The Vines Move
Open infrastructure, commons governance, and when you are up against massive business model exploration runways
There are photographs of an abandoned theme park in Japan where the roller coasters are still standing. Vines have taken the seats. Moss covers the tracks. The structure is intact. The business model is gone. Not decay. Entropy reigns. What happens when infrastructure outlasts what was supposed to sustain it?
You are trying to build a commons on something like this. Not the abandoned park, the one still running.
The current platforms are not going anywhere just yet. Their infrastructure is load-bearing for too much of the economy to collapse cleanly. What’s happening is slower: the governance has calcified. The business model decisions that determined who controls what, who pays whom, whose attention becomes tradable into the future, were made early, under deadline, with the tools available. By the time the implications became visible, everything built on top encoded the original assumptions.
Elinor Ostrom spent decades documenting what makes commons work. The finding that held across irrigation systems, fisheries, and forests: the people bearing the consequences of the rules need to make them. Proximity to consequences produces better governance; it’s an empirical claim, observed.1
Open networks break the condition without breaking the need. The people bearing the consequences of the business model decisions are distributed, pseudonymous, and often unknown to one another. What does it feel like to bear the consequences of a governance decision you didn't make, couldn't make, because the room never existed? A moderation decision that removes your livelihood. A fee structure that reprices your access overnight. A policy change that deprecates the API your whole operation runs on. The room where that decision was made had no seat for you. It may not have had a chair.
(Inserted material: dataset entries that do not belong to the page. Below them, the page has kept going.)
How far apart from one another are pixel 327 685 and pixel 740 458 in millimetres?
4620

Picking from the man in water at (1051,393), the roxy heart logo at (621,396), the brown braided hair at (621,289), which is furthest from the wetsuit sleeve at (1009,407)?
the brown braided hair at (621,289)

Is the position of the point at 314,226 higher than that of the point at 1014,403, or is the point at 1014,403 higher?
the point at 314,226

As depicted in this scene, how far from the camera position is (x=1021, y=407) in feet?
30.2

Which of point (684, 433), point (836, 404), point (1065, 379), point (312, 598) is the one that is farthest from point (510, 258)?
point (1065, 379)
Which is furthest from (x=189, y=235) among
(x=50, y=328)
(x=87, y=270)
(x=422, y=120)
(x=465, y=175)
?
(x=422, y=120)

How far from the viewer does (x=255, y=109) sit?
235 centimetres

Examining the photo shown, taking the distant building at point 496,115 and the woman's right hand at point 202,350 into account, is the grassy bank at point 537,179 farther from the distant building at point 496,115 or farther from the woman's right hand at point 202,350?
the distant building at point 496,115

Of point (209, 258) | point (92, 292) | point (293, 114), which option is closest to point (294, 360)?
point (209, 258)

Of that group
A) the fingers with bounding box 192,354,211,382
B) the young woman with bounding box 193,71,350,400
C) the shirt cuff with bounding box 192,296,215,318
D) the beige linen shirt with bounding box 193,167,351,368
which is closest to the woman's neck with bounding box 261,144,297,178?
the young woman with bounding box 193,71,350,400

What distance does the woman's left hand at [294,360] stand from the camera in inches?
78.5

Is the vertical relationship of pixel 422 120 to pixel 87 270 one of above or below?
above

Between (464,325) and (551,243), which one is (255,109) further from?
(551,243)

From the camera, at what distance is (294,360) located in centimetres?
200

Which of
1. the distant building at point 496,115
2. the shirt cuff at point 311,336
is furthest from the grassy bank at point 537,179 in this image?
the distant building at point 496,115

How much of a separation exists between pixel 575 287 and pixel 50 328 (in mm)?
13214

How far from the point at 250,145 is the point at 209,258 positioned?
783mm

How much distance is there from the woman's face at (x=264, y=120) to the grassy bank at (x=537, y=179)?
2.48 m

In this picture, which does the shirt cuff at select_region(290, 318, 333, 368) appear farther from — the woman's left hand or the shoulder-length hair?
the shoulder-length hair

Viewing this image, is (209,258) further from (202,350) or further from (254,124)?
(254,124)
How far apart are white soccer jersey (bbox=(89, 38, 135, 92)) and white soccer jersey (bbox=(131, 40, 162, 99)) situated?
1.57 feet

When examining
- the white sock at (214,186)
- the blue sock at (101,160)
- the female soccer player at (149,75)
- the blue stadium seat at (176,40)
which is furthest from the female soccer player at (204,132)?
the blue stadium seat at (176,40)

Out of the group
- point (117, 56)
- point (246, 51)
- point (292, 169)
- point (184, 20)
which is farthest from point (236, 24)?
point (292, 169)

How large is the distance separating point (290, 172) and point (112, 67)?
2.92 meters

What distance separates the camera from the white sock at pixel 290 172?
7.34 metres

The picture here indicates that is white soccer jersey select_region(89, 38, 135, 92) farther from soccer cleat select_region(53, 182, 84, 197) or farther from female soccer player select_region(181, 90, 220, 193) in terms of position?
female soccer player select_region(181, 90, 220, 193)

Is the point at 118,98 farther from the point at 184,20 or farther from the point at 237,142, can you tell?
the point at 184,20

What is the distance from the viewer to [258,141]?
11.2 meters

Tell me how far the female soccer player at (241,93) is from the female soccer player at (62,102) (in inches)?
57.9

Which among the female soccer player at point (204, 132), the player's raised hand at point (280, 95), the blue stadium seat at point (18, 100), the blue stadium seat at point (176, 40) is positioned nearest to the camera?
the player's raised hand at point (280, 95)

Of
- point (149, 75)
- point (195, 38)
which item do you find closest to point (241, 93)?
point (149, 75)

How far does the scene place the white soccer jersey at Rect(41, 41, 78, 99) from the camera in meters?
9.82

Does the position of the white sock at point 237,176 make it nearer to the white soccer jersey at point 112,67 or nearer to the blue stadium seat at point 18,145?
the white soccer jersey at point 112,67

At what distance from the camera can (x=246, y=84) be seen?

There is no village, only a metaphorical one, no bounded, grounded resource. There is no moment when everyone who depends on the commons is in the same room, even if you get them all into a Zoom.
So the decisions get made without a local convening. Someone writes the sustainability plan. Under deadline. With the tools available. The revenue structure that emerges makes governance decisions that no one in the room recognizes as governance decisions. By the time they do, the model has calcified. The vines move in.
Amazon could afford to gradually discover its platform logic. The Amazon Web Services origin story is four overlapping threads spanning years: a crass little affiliate API,2 an API mandate, painful internal infrastructure work, a technical paper written by engineers in Cape Town,3 and a strategic offsite where the executive team recognized what they’d accidentally built could be sold.4
The business model was not designed in a plan.
The business model was not sketched on a business model canvas.
The business model was discovered.
Amazon had margins, engineers, and time to follow the thread. Maybe one day, we’ll describe it in the past tense, like the roller coaster playground in Japan. But until then….
Open infrastructure has grants. Open source has adjacent earned revenue streams, usually modest, sometimes scalable. Grants require you to know the answer before you start. Earned revenue requires you to know the value you can provide by implementing the instance and the customization. The exploration never gets funded. The model is assumed and decided as a quick default in a sustainability plan. Inherited from a narrow range of what might have happened before.
The open network economy needs capital structured to fund the co-determination of business model and financing architecture, developed together, through a process the network governs. Ostrom’s question, asked in a new condition, before the structure calcifies.
More photos of Nara Dreamland.
Ostrom, E. (1990). Governing the commons: The evolution of institutions for collective action. Cambridge University Press.
https://apievangelist.com/2011/01/28/history-of-apis-amazon-ecommerce/
https://qz.com/africa/1969651/the-south-african-origins-of-andy-jassys-amazon-web-services
https://techcrunch.com/2016/07/02/andy-jassys-brief-history-of-the-genesis-of-aws/




"The open network economy needs capital structured to fund the co-determination of business model and financing architecture, developed together, through a process the network governs." Right on, sister!